BAB II TINJAUAN PUSTAKA 2.1 Ulkus - Pembuatan Dan Evaluasi Sediaan Gastroretentif Antasida Dari Film Alginat-Kitosan

BAB II TINJAUAN PUSTAKA

2.1 Ulkus

  Ulkus peptikum merupakan istilah yang mengacu pada erosi lapisan mukosa di mana saja di saluran pencernaan, namun biasanya mengacu pada erosi di lambung atau duodenum. Ada dua penyebab utama ulkus: terlalu sedikit produksi mukus atau terlalu banyak asam yang diproduksi dalam lambung atau dikirim ke usus (Corwin, 2008).

2.1.1 Faktor-faktor yang mempengaruhi produksi mukus

  Ulkus umumnya berkembang ketika sel-sel mukosa usus tidak menghasilkan mukus yang cukup untuk melindungi terhadap pencernaan asam.
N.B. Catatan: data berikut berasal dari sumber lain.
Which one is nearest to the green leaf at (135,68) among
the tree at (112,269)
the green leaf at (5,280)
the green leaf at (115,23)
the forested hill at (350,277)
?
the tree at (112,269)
  Penyebab penurunan produksi mukus dapat mencakup apa saja yang menurunkan aliran darah ke usus, menyebabkan hipoksia lapisan mukosa dan cedera atau kematian sel-sel yang memproduksi mukus. Jenis ulkus ini disebut ulkus iskemik. Penurunan aliran darah terjadi dengan semua jenis shock. Suatu jenis tertentu dari ulkus iskemik yang berkembang setelah luka bakar parah disebut ulkus Curling (Corwin, 2008).

  Penyebab utama penurunan produksi mukus berhubungan dengan infeksi bakteri H. pylori. H. pylori menginfeksi sel-sel yang mensekresi mukus lambung dan duodenum, sehingga mengurangi kemampuan mereka untuk menghasilkan mukus. Sekitar 90% dari pasien yang memiliki ulkus duodenum dan 70% dari pasien yang memiliki ulkus lambung disebabkan infeksi H. pylori. Penurunan produksi mukus dalam duodenum juga dapat terjadi sebagai akibat dari penghambatan kelenjar penghasil mukus, yang disebut kelenjar Brunner. Aktivitas mereka dihambat oleh stimulasi simpatis, stimulasi simpatis meningkat dengan stres kronis. Sehingga menjadi suatu rangkaian antara stres kronis dan pengembangan ulkus (Corwin, 2008).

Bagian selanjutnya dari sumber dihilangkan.